Hehe yeah, it's surprising how many people suddenly think singleplayer games can't be fun. I've played enough MMO's to know that they can never hope to offer the same things that a singleplayer game can. They do hold a lot of promise, but they can't replace singleplayer games for me.
Yeah I like the idea of massively multiplayer games with less of an RPG element to them. To be honest, the RPG element puts me off to an extent. I like games that I can play without having to take them too seriously, and the stats element of RPGs just puts me off.

I'd love to see a war game that was massively multiplayer, combining elements of different genres. I'm thinking, a game that combines the class-based teamwork of Team Fortress, or Enemy Territory: Quake wars, with the vehicles of games like Halo, with perhaps, elements of real time strategy.

How great would it be to plan a raid on an enemy outpost? With some of your team in helicopters, with tanks and troops on the ground. You could also have leaders ordering air-strikes or laser attacks form satellites, a-la Command and Conquer, which don't require players in vehicles to carry out the action.

I think a lot of fun gameplay could come from the interaction of individual people in a persistent environment, when they're a part of one of two warring factions. You could have spies that infiltrate enemy towns/outposts, befriending the players there, performing a cruicial task in the town, all the while sending information back to their side, and sabotaging the operations of the town, spreading paranoia and mistrust.

You could seperate the world into small towns, or outposts, with elected leaders. Leaders would be in charge of the spending of resources, the creation of new buildings, real time strategy style (although obviously you'd need to have some kind of limit on how many buildings could be built, due to technical limitations). If you had command and conquer style resource managment, then the leader could be the one who decides where automated resource harvesters go to get their resources. You'd also have to protect your leader, as the death of the leader would leave the town at a big disadvantage during an attack. Being a leader would give the player a lot of power, but it would also have the disadvantage of requiring protection from your town-members wherever you go.

> **Problems to solve**
[A] Answer these questions using the post on multiplayer war games:
(i) Which two games are named for their class-based teamwork?
(ii) What element of RPGs puts the writer off?
(iii) What would happen to a town if its leader died?
[B] Extend the post on multiplayer war games with a few more sentences, starting after its final sentence.
The data that follows has no connection to the post on multiplayer war games.

> **Dataset excerpt**
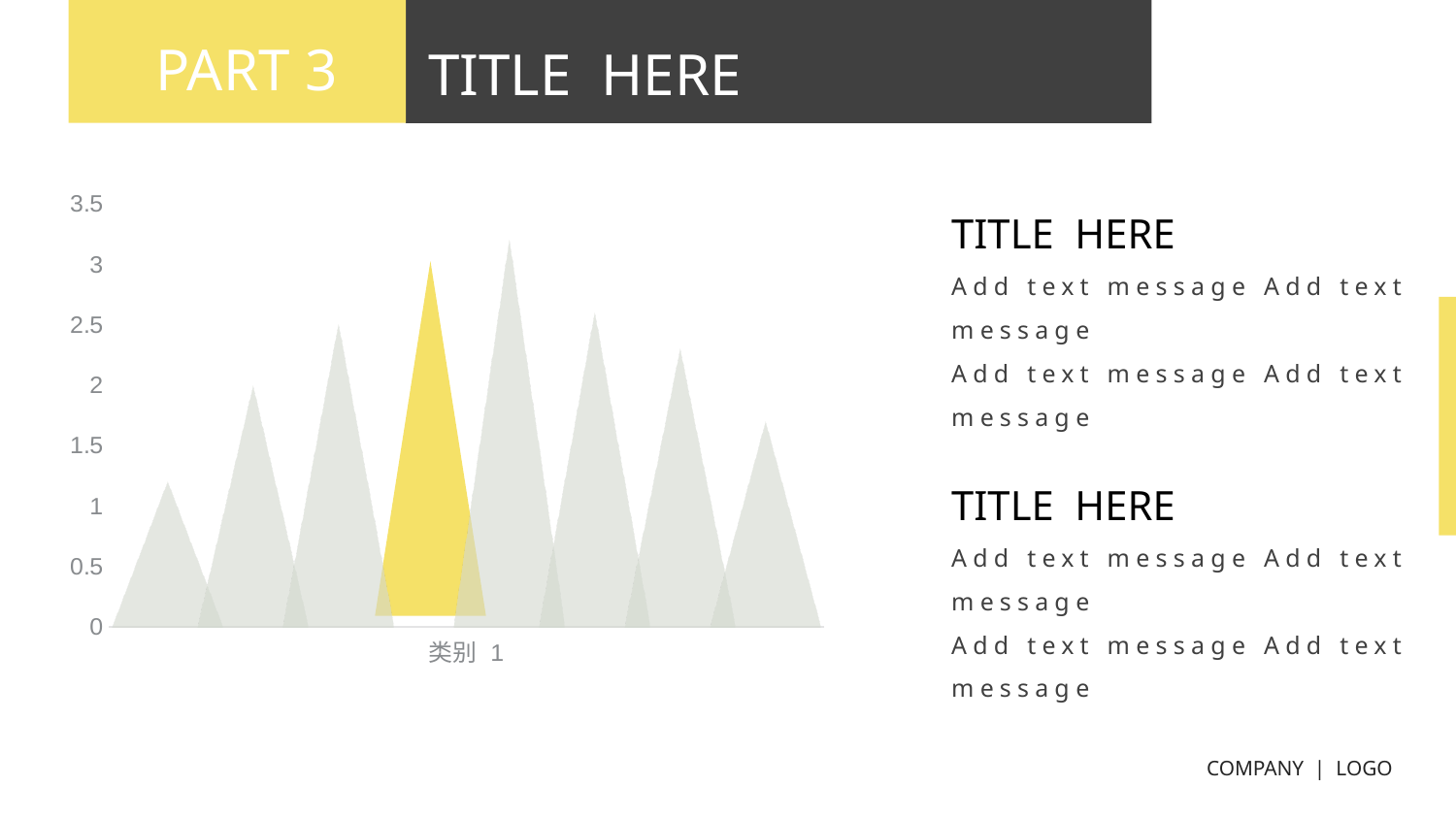
Which bar is the highest in the chart? the fifth bar from the left (the gray bar right of the yellow one) Which bar is the lowest in the chart, the leftmost bar or the yellow bar? the leftmost bar Is the value of the yellow bar greater or less than 2.5? greater Is the value of the rightmost bar greater or less than 2? less Is the value of the tallest bar greater or less than 3? greater Which is larger, the yellow bar or the leftmost bar? the yellow bar How many triangular bars are plotted in the chart? 8 How many categories are labelled on the x axis of the chart? 1 What kind of chart is shown on the slide? bar chart What is the highest value shown on the y axis of the chart? 3.5 What is the category label shown on the x axis of the chart? 类别 1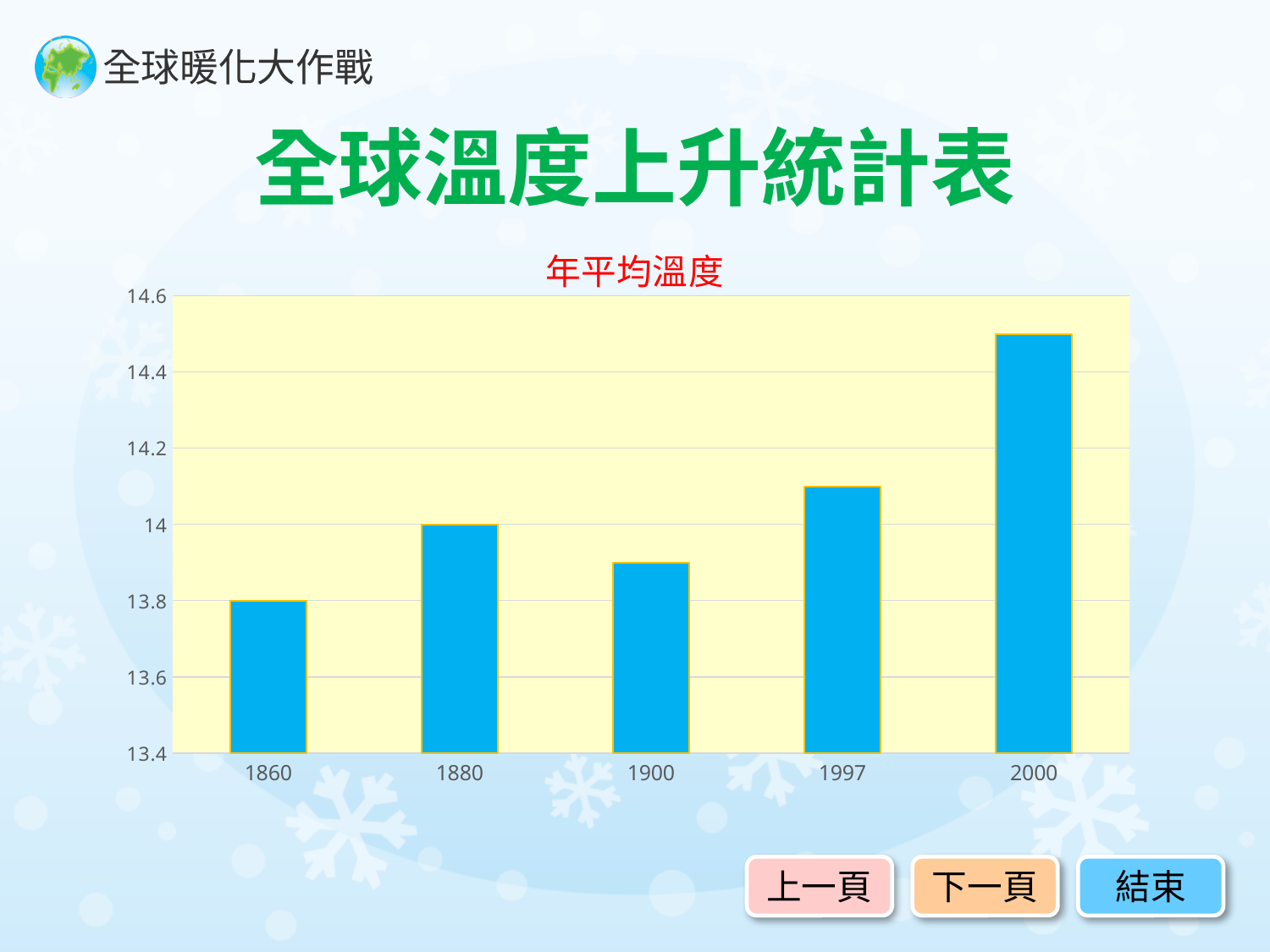
What is the value for 1880 in the chart? 14 Which is larger, the value for 1880 or the value for 1900? 1880 How many years are shown on the x axis of the chart? 5 Which year has the lowest average temperature in the chart? 1860 What is the value for 1860 in the chart? 13.8 Which year has the highest average temperature in the chart? 2000 Is the value for 2000 greater or less than 14.4? greater What is the title of the chart? 年平均溫度 Is the value for 1997 greater or less than 14? greater What kind of chart is shown on the slide? bar chart Is the value for 1900 greater or less than 14? less What colour are the bars in the chart? blue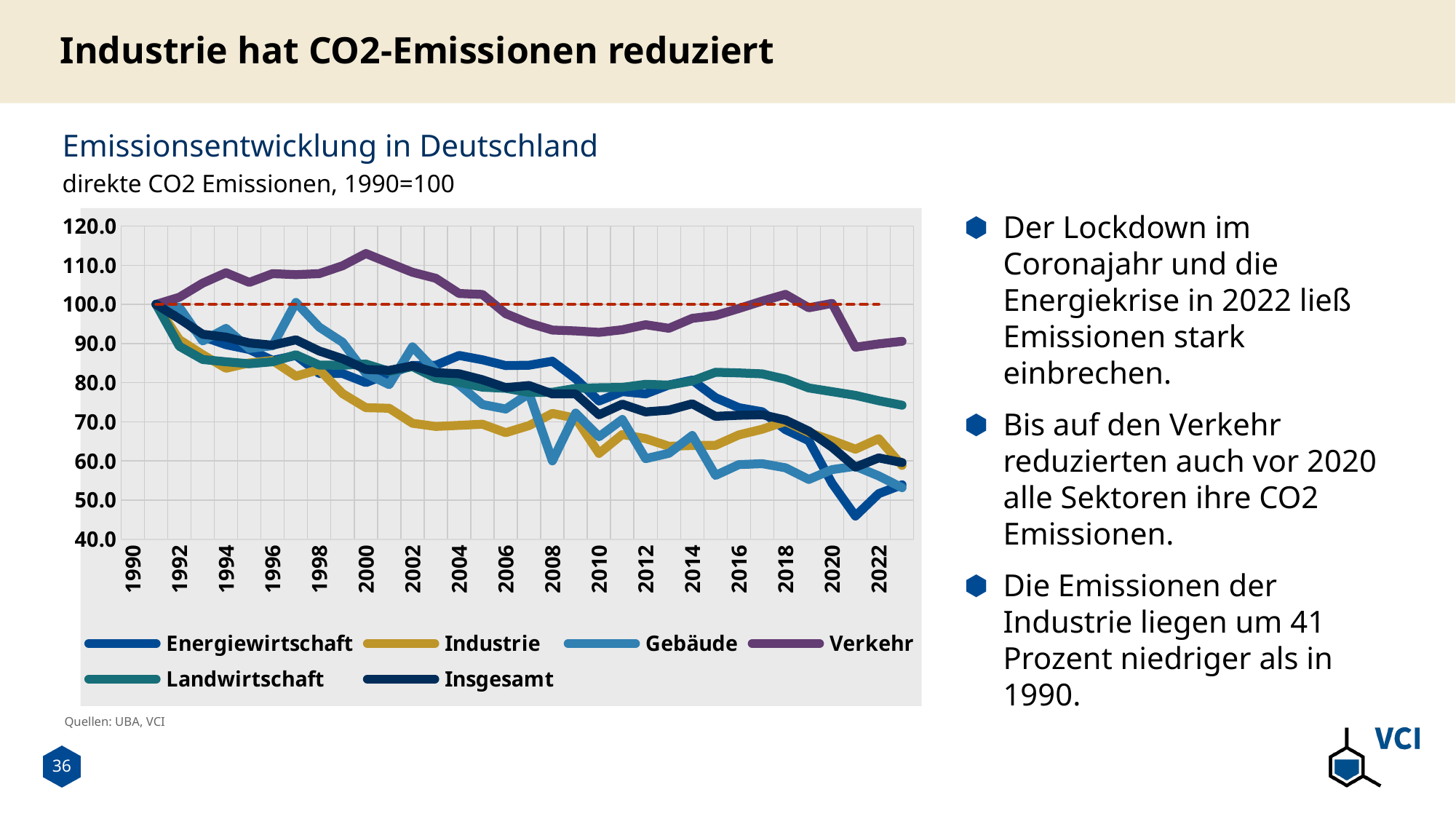
Which series has the highest value in 2000? Verkehr What kind of chart is shown on the slide? line chart Which series has the lowest value in 2021? Energiewirtschaft Is the value for Verkehr in 2000 greater or less than 110? greater Is the value for Energiewirtschaft in 2021 greater or less than 50? less Is the value for Landwirtschaft in 2022 greater or less than 80? less In 2022, which is higher: Landwirtschaft or Gebäude? Landwirtschaft What is the value of the Insgesamt series in 1990? 100.0 How many series does the legend of the chart list? 6 What is the title of the chart? Emissionsentwicklung in Deutschland At what value is the dashed red reference line drawn? 100.0 Does the Industrie series rise or fall from 1990 to 2022? fall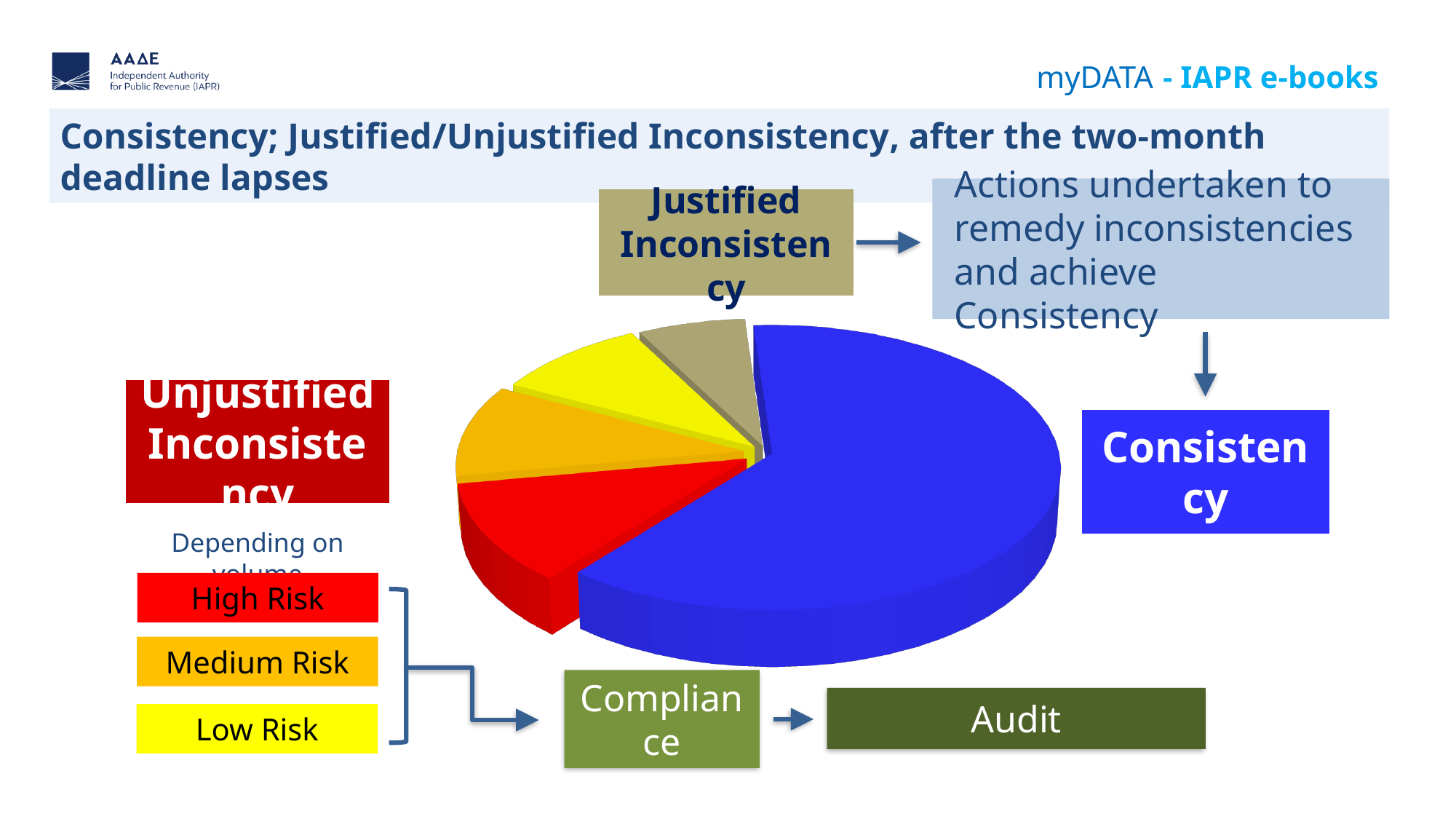
Which category has the smallest slice of the pie chart? Justified Inconsistency What kind of chart is shown on the slide? pie chart How many slices does the pie chart have? 5 What colour is the High Risk slice of the pie chart? red Which slice is larger: High Risk or Low Risk? High Risk Which category has the largest slice of the pie chart? Consistency What colour is the Consistency slice of the pie chart? blue Which slice is larger: Consistency or High Risk? Consistency Which slice is larger: High Risk or Justified Inconsistency? High Risk Does the Consistency slice take up more or less than half of the pie chart? more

> **Responses by task**
[A]
(i) Team Fortress and Enemy Territory: Quake Wars.
(ii) The stats element.
(iii) The town would be at a big disadvantage during an attack.

[B]
This idea might not be feasible though. I don't know how you'd force players to play along with the war-game element of it. What's to stop someone from stealing a plane and deciding to bomb friendly outposts for example? What's forcing players from either side to fight each other, rather than creating guilds and fighting amongst each other? How could you make sure that each town had enough of the right player classes, without forcing people to play a class that they don't enjoy?

What would stop individual outposts from breaking away from their faction, and fighting their own side for resources? I think you'd need some kind of big incentive for people to stay within their faction. If a town collectively decides to break away from the faction, it should be a calculated move with risks and rewards, rather than something they do just because they can.

I realise this really isn't feasible, but I think it'd make a great game.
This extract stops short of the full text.